As I mentioned in my comment, this makes me nervous. Rather than concede defeat, Vox denigrates the Bible. He states that this is not new. But I say it is, for him. He has previously stated that due to translation difficulties, specific verses may not be completely reliable. But he has never (as far as I know) stated that the Bible is self-contradictory. I think he was forced to go there. His only other choice is to agree with Calvinism.

4. It is a Christian’s job, even if he isn’t sure of inerrancy, when he finds passages in the Bible that seems to conflict with each other, to work them out – To try to find a meaning in the passages where they can both be true.

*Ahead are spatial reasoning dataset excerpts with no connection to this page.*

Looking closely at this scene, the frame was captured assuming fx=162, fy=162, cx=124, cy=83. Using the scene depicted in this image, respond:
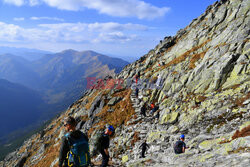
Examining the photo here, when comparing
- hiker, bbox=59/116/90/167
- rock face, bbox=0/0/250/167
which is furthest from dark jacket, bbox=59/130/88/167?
rock face, bbox=0/0/250/167

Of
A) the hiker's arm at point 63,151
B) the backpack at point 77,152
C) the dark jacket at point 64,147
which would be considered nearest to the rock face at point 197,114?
the backpack at point 77,152

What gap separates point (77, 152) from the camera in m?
5.83

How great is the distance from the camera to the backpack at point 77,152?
19.0ft

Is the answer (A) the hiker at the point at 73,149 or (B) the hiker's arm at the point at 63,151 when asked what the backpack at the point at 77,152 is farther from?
(B) the hiker's arm at the point at 63,151

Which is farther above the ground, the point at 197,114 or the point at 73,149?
the point at 73,149

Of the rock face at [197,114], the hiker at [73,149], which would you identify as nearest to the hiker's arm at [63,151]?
the hiker at [73,149]

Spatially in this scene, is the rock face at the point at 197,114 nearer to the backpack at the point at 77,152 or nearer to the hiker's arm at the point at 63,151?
the backpack at the point at 77,152

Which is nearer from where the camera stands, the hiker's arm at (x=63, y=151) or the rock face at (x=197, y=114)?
the hiker's arm at (x=63, y=151)

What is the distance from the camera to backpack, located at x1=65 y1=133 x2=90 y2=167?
580 cm

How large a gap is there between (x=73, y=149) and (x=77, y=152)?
7.1 inches

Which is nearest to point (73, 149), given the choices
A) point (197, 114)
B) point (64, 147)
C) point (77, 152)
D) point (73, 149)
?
point (73, 149)

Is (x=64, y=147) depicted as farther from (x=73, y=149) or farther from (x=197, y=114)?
(x=197, y=114)

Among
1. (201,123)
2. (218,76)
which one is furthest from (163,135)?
(218,76)

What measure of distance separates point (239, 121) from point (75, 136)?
15431 mm
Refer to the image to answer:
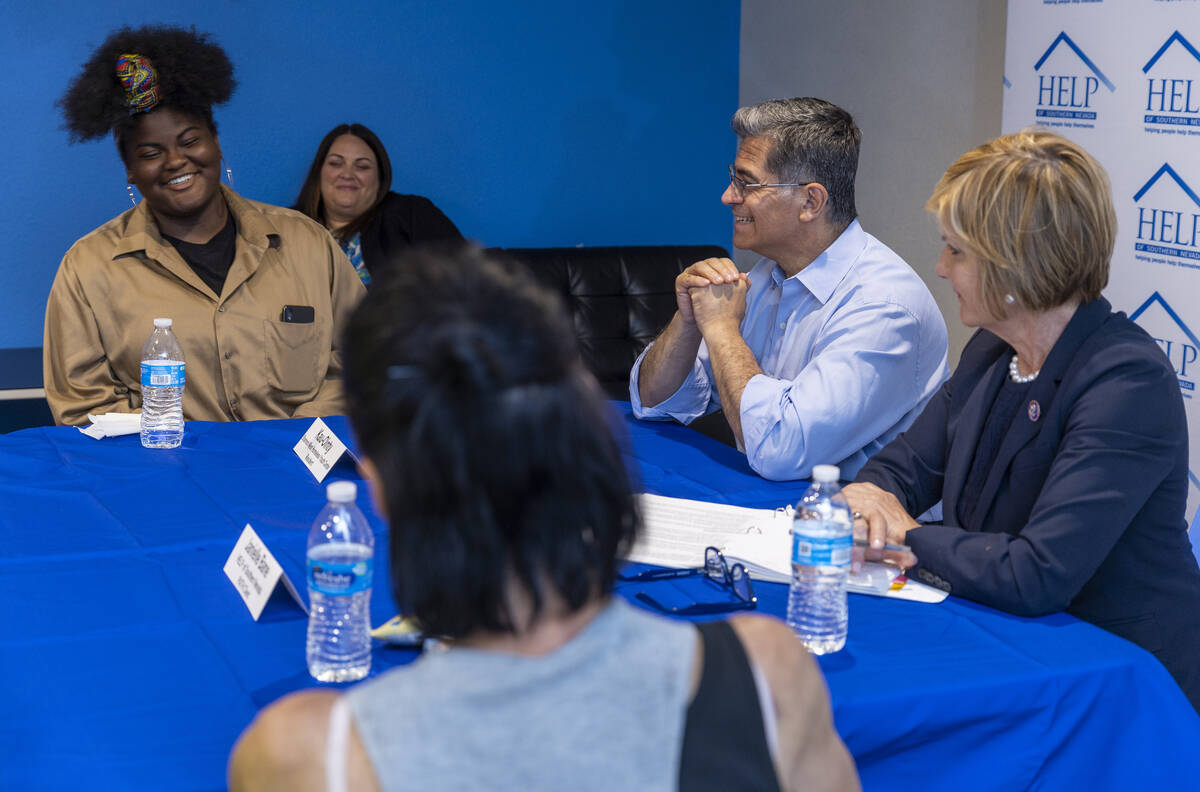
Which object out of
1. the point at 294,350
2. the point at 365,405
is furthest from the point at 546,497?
the point at 294,350

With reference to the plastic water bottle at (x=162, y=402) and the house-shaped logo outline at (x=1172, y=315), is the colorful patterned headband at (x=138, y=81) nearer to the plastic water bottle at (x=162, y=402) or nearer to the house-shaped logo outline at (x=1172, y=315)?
the plastic water bottle at (x=162, y=402)

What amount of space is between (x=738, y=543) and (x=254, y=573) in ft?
2.30

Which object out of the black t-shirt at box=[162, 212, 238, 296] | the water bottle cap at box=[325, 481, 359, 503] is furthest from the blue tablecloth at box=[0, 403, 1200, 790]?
the black t-shirt at box=[162, 212, 238, 296]

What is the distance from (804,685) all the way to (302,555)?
1.03m

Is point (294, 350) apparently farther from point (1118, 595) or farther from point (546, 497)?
point (546, 497)

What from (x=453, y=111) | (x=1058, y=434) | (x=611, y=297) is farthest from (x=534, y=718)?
(x=453, y=111)

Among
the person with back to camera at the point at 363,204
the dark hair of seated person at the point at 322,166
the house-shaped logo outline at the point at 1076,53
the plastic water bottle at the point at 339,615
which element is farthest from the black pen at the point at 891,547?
the dark hair of seated person at the point at 322,166

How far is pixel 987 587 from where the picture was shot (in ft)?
5.22

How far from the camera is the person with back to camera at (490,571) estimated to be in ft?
2.67

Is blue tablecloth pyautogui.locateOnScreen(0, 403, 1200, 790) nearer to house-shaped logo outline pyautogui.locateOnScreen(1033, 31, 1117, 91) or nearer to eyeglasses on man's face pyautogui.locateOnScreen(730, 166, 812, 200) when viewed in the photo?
eyeglasses on man's face pyautogui.locateOnScreen(730, 166, 812, 200)

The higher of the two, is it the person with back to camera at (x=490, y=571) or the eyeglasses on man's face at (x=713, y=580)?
the person with back to camera at (x=490, y=571)

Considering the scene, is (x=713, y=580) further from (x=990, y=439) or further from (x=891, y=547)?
(x=990, y=439)

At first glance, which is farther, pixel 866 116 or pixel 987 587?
pixel 866 116

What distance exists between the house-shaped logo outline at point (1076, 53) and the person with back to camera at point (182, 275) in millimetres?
2133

5. Twice Vox says that it is more common that people who believe in the inerrancy of scripture more commonly fall away from religion, than those who are more liberal minded. To that I respond in two ways: 1. I disagree, and I’d welcome any data to back up his statements, and 2. I hope Vox isn’t stating this in order to more fully prove that inerrancy is wrong. Because obviously there is no logical way to get from “This makes people break their faith” to “This must be false.”

6. Vox has put himself into the position that a Bible verse can prove that those he disagrees with are wrong, but that no verse can prove that he is wrong. This is a weasel position.

7. Vox makes this statement: “Considering how often people here have trouble following my thoughts, I have absolutely no problem believing that you and me and everyone else have trouble comprehending His”

Except for one thing: He’s not God. If God wants to make himself known, he will be known. This is the primary reason for the existence of the Bible. And God is watching over his word. The one who seeks Him will find Him.

Vox’s inability to be understood says nothing about God’s ability to be understood.